- The problem:
Copy out exactly the lines from the one containing "Q: Fraction of annotators marking 'resting'?" to the end of the records below, both included, and nothing else.

[Opening Provided records section]

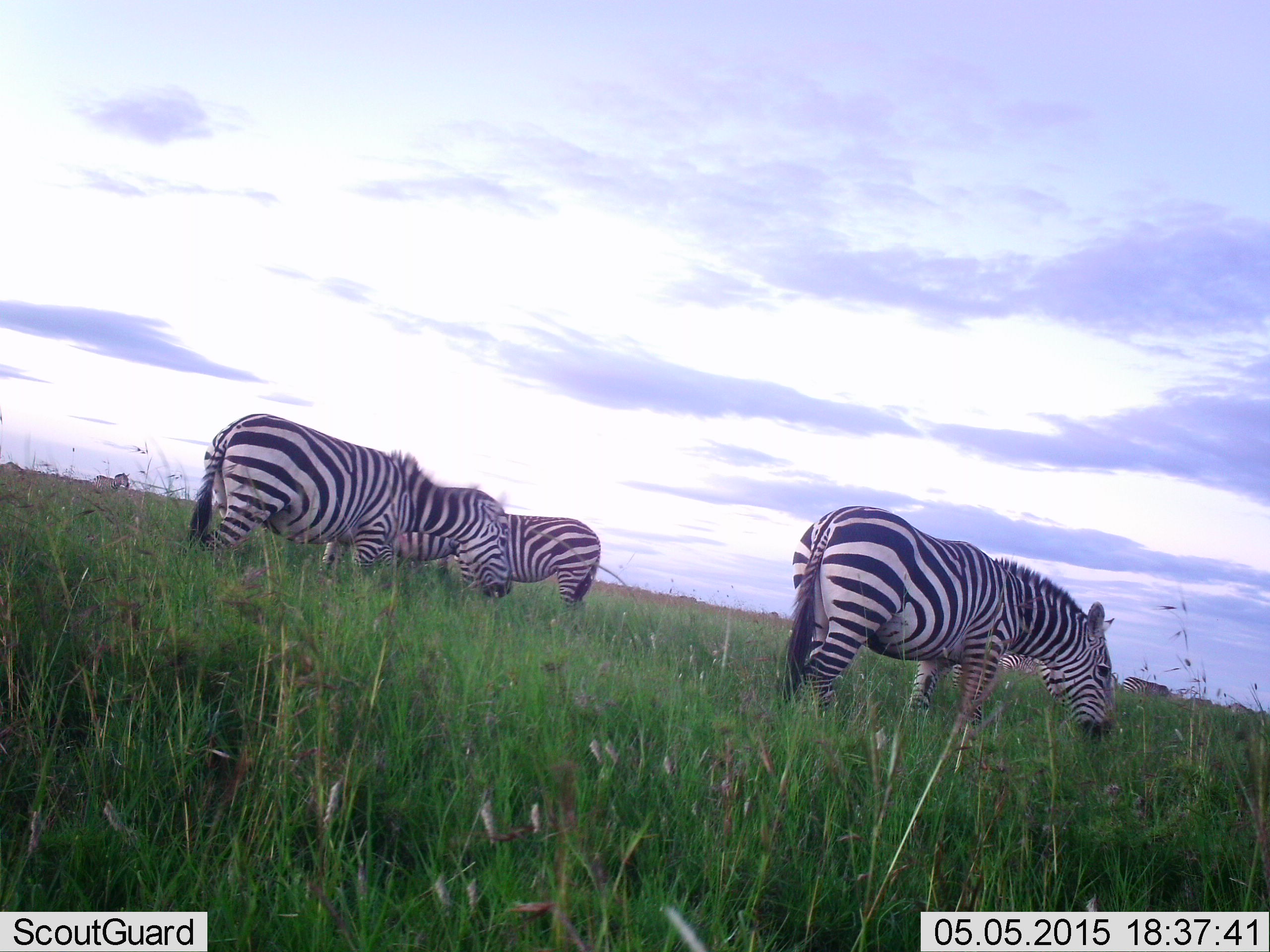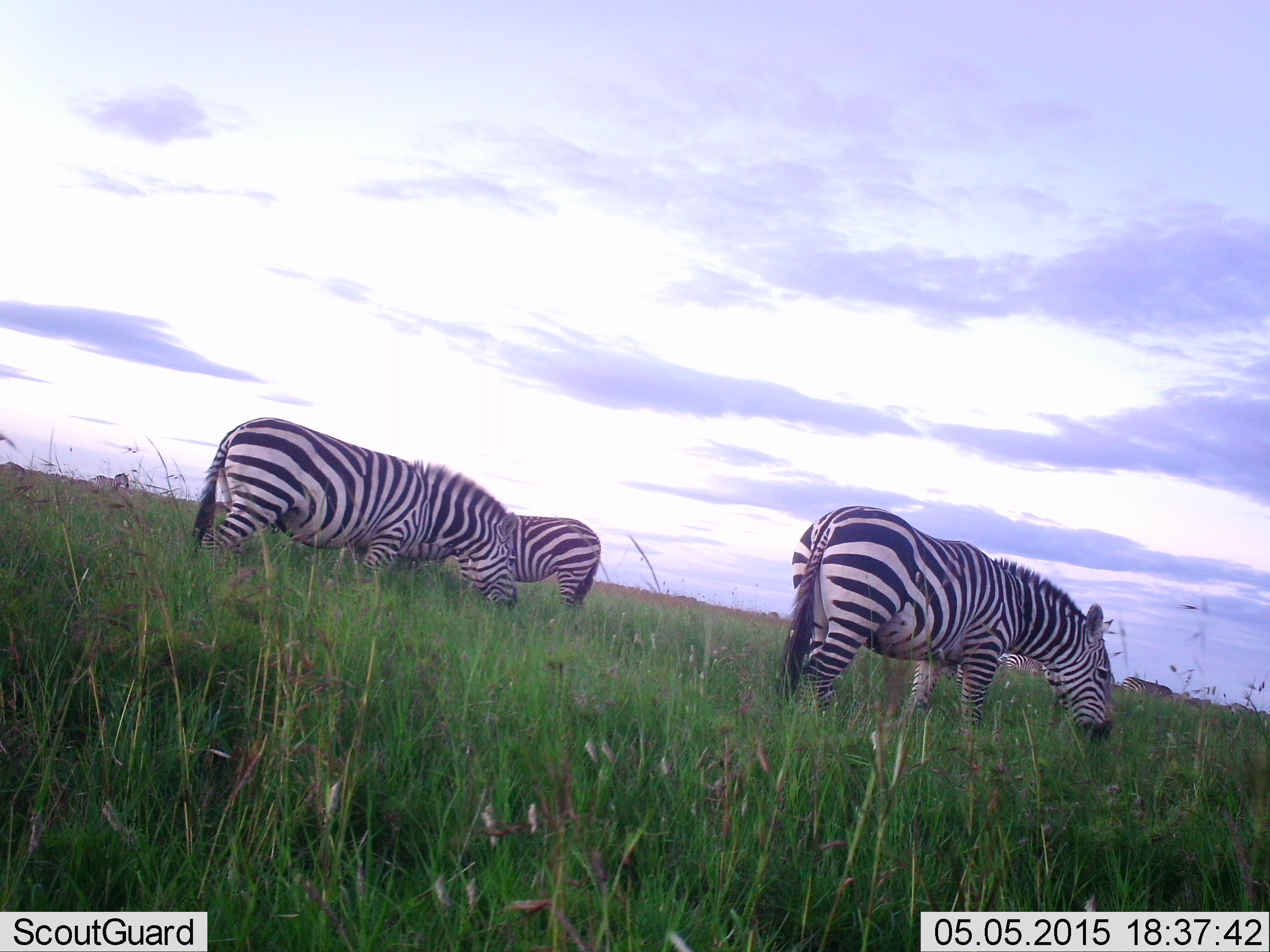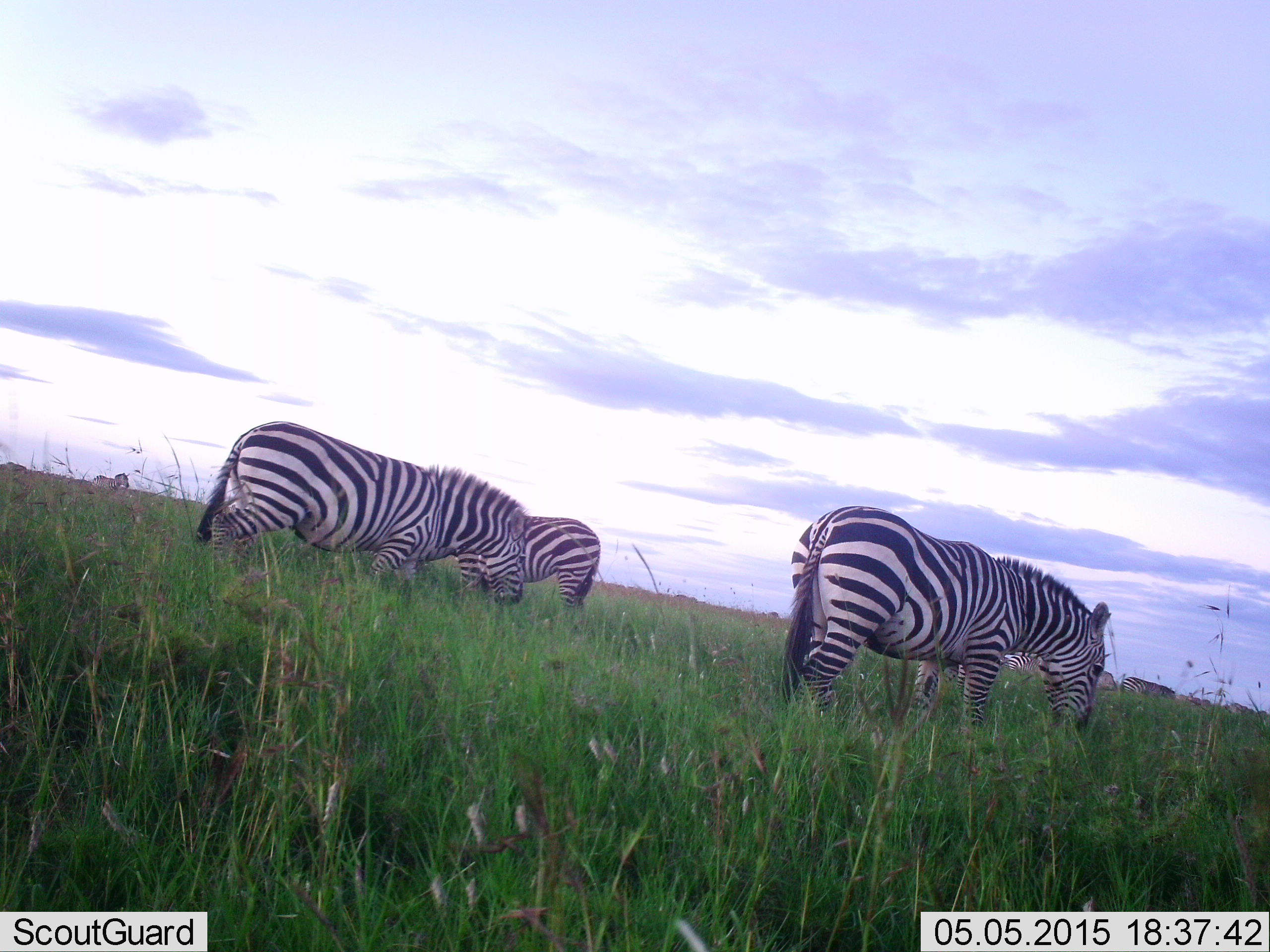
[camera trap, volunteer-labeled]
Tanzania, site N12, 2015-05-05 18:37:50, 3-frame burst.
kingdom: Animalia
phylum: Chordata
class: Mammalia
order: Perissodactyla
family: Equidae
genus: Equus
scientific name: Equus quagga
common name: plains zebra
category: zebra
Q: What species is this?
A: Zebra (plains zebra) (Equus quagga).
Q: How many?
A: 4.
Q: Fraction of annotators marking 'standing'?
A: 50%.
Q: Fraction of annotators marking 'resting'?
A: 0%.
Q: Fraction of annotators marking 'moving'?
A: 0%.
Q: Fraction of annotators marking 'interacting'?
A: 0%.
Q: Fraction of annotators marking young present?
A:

[Closing Provided records section]

- Output:
Q: Fraction of annotators marking 'resting'?
A: 0%.
Q: Fraction of annotators marking 'moving'?
A: 0%.
Q: Fraction of annotators marking 'interacting'?
A: 0%.
Q: Fraction of annotators marking young present?
A:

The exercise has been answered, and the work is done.